=== Document excerpt ===
How to turn workplace conflict into productive outcomes

Executive overview

20% of the average workday is spent resolving conflict — yet most people approach it with purely negative associations. The default instinct is to assign blame, punish the offender, and restore a surface-level peace that doesn't last.

The aim frame replaces this pattern with three questions: What happened? What's the goal? What are our options? It shifts focus from fault to forward movement.

The core insight: conflict is not the problem — the blame frame is.

The blame frame vs the aim frame

  • Blame frame starts with "what's wrong?" — immediately inviting grievances, not facts
  • Blame frame asks "whose fault is it?" — mirroring how we discipline children, not solve problems
  • Blame frame ends in punishment: deliberate exclusions, dropped distribution lists, withheld invitations
  • Aim frame opens with "what happened?" — orients toward facts, not accusations
  • Aim frame then asks "what's the goal?" — often reveals that the parties share a deeper objective
  • Aim frame closes with "what are our options?" — enables brainstorming beyond the two positions being argued
  • Root-cause analysis still happens under the aim frame, but the response is "how do we prevent recurrence?" not punishment

Assumptions and needs

  • Identifying assumptions early prevents misdiagnosis — the orange story: each child wanted the orange for a different purpose; splitting it meant both got half when each could have had all
  • Ask "what prompted that question?" before answering — the surface request often obscures the real need
  • Distinguish between wants (a ham sandwich) and needs (hunger) — conflating them narrows options unnecessarily
  • When wants collide, they appear irreconcilable; when needs are named, many solutions become visible
  • In conflict, ask: "What will getting that actually give you?" to surface the underlying need

Managing conflict within teams

  • Individual conflict-handling skill does not transfer to team-level conflict — talented people may not use their skills when politics or role dynamics are in play
  • As a leader, take an active facilitation role until the team can self-manage (links to forming-storming-norming-performing)

=== Recorded data ===
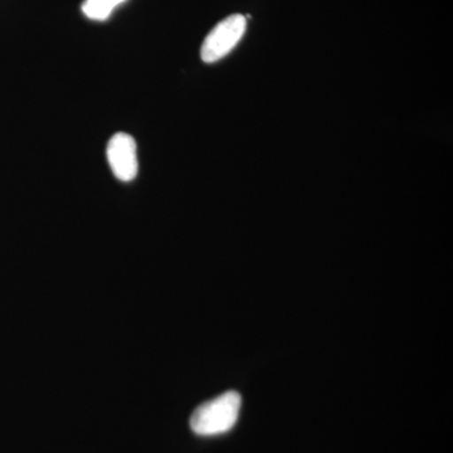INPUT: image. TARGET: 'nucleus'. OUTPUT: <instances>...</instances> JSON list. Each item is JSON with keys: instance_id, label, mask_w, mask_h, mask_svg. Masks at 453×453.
<instances>
[{"instance_id": "nucleus-1", "label": "nucleus", "mask_w": 453, "mask_h": 453, "mask_svg": "<svg viewBox=\"0 0 453 453\" xmlns=\"http://www.w3.org/2000/svg\"><path fill=\"white\" fill-rule=\"evenodd\" d=\"M240 393L226 392L199 405L190 417V428L198 436H219L234 427L240 416Z\"/></svg>"}, {"instance_id": "nucleus-2", "label": "nucleus", "mask_w": 453, "mask_h": 453, "mask_svg": "<svg viewBox=\"0 0 453 453\" xmlns=\"http://www.w3.org/2000/svg\"><path fill=\"white\" fill-rule=\"evenodd\" d=\"M246 28V17L241 14H234L219 22L203 42L201 50L203 62L214 64L231 53L242 40Z\"/></svg>"}, {"instance_id": "nucleus-3", "label": "nucleus", "mask_w": 453, "mask_h": 453, "mask_svg": "<svg viewBox=\"0 0 453 453\" xmlns=\"http://www.w3.org/2000/svg\"><path fill=\"white\" fill-rule=\"evenodd\" d=\"M107 162L113 175L121 181H131L139 172L138 146L129 134L118 133L107 144Z\"/></svg>"}, {"instance_id": "nucleus-4", "label": "nucleus", "mask_w": 453, "mask_h": 453, "mask_svg": "<svg viewBox=\"0 0 453 453\" xmlns=\"http://www.w3.org/2000/svg\"><path fill=\"white\" fill-rule=\"evenodd\" d=\"M125 2L127 0H86L82 4V12L88 19L106 20Z\"/></svg>"}]
</instances>
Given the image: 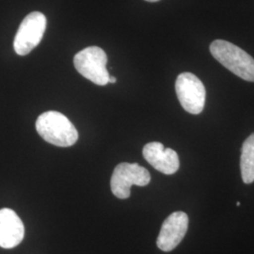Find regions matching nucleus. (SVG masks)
<instances>
[{
	"mask_svg": "<svg viewBox=\"0 0 254 254\" xmlns=\"http://www.w3.org/2000/svg\"><path fill=\"white\" fill-rule=\"evenodd\" d=\"M36 130L46 142L58 147H70L78 139L72 122L58 111H46L36 121Z\"/></svg>",
	"mask_w": 254,
	"mask_h": 254,
	"instance_id": "1",
	"label": "nucleus"
},
{
	"mask_svg": "<svg viewBox=\"0 0 254 254\" xmlns=\"http://www.w3.org/2000/svg\"><path fill=\"white\" fill-rule=\"evenodd\" d=\"M212 56L229 71L246 81L254 82V59L236 45L216 40L210 45Z\"/></svg>",
	"mask_w": 254,
	"mask_h": 254,
	"instance_id": "2",
	"label": "nucleus"
},
{
	"mask_svg": "<svg viewBox=\"0 0 254 254\" xmlns=\"http://www.w3.org/2000/svg\"><path fill=\"white\" fill-rule=\"evenodd\" d=\"M107 64L108 56L98 46L87 47L73 58V65L76 71L85 78L99 86H106L109 83Z\"/></svg>",
	"mask_w": 254,
	"mask_h": 254,
	"instance_id": "3",
	"label": "nucleus"
},
{
	"mask_svg": "<svg viewBox=\"0 0 254 254\" xmlns=\"http://www.w3.org/2000/svg\"><path fill=\"white\" fill-rule=\"evenodd\" d=\"M151 181V175L145 168L137 163L119 164L112 173L110 188L112 193L122 200L130 197L131 187H145Z\"/></svg>",
	"mask_w": 254,
	"mask_h": 254,
	"instance_id": "4",
	"label": "nucleus"
},
{
	"mask_svg": "<svg viewBox=\"0 0 254 254\" xmlns=\"http://www.w3.org/2000/svg\"><path fill=\"white\" fill-rule=\"evenodd\" d=\"M175 91L183 109L198 115L203 110L206 91L202 82L193 73H182L175 82Z\"/></svg>",
	"mask_w": 254,
	"mask_h": 254,
	"instance_id": "5",
	"label": "nucleus"
},
{
	"mask_svg": "<svg viewBox=\"0 0 254 254\" xmlns=\"http://www.w3.org/2000/svg\"><path fill=\"white\" fill-rule=\"evenodd\" d=\"M46 23L45 14L39 11H33L25 17L13 41L16 54H29L41 43L46 31Z\"/></svg>",
	"mask_w": 254,
	"mask_h": 254,
	"instance_id": "6",
	"label": "nucleus"
},
{
	"mask_svg": "<svg viewBox=\"0 0 254 254\" xmlns=\"http://www.w3.org/2000/svg\"><path fill=\"white\" fill-rule=\"evenodd\" d=\"M189 228V217L185 212L177 211L165 219L156 240L157 247L166 253L179 245Z\"/></svg>",
	"mask_w": 254,
	"mask_h": 254,
	"instance_id": "7",
	"label": "nucleus"
},
{
	"mask_svg": "<svg viewBox=\"0 0 254 254\" xmlns=\"http://www.w3.org/2000/svg\"><path fill=\"white\" fill-rule=\"evenodd\" d=\"M142 154L146 161L160 173L171 175L179 170L180 161L177 153L171 148H165L160 142L147 143Z\"/></svg>",
	"mask_w": 254,
	"mask_h": 254,
	"instance_id": "8",
	"label": "nucleus"
},
{
	"mask_svg": "<svg viewBox=\"0 0 254 254\" xmlns=\"http://www.w3.org/2000/svg\"><path fill=\"white\" fill-rule=\"evenodd\" d=\"M25 226L17 214L9 208L0 209V247L12 249L24 239Z\"/></svg>",
	"mask_w": 254,
	"mask_h": 254,
	"instance_id": "9",
	"label": "nucleus"
},
{
	"mask_svg": "<svg viewBox=\"0 0 254 254\" xmlns=\"http://www.w3.org/2000/svg\"><path fill=\"white\" fill-rule=\"evenodd\" d=\"M240 169L242 180L245 184L254 182V133L249 136L241 150Z\"/></svg>",
	"mask_w": 254,
	"mask_h": 254,
	"instance_id": "10",
	"label": "nucleus"
},
{
	"mask_svg": "<svg viewBox=\"0 0 254 254\" xmlns=\"http://www.w3.org/2000/svg\"><path fill=\"white\" fill-rule=\"evenodd\" d=\"M116 82H117V78H116L115 76L109 75V83H112V84H114V83H116Z\"/></svg>",
	"mask_w": 254,
	"mask_h": 254,
	"instance_id": "11",
	"label": "nucleus"
},
{
	"mask_svg": "<svg viewBox=\"0 0 254 254\" xmlns=\"http://www.w3.org/2000/svg\"><path fill=\"white\" fill-rule=\"evenodd\" d=\"M145 1H148V2H157V1H160V0H145Z\"/></svg>",
	"mask_w": 254,
	"mask_h": 254,
	"instance_id": "12",
	"label": "nucleus"
},
{
	"mask_svg": "<svg viewBox=\"0 0 254 254\" xmlns=\"http://www.w3.org/2000/svg\"><path fill=\"white\" fill-rule=\"evenodd\" d=\"M240 204H241V203H240V201H237V202H236V206H237V207H239V206H240Z\"/></svg>",
	"mask_w": 254,
	"mask_h": 254,
	"instance_id": "13",
	"label": "nucleus"
}]
</instances>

=== Instructions ===
**1)** Output the passage of the workplace conflict article that begins at "How to turn" and stops after "that doesn't last.".
**2)** According to the workplace conflict article, what share of the average workday goes to resolving conflict?
The listing comes from a separate source.

=== Written responses ===
**1)**
How to turn workplace conflict into productive outcomes

Executive overview

20% of the average workday is spent resolving conflict — yet most people approach it with purely negative associations. The default instinct is to assign blame, punish the offender, and restore a surface-level peace that doesn't last.

**2)** 20%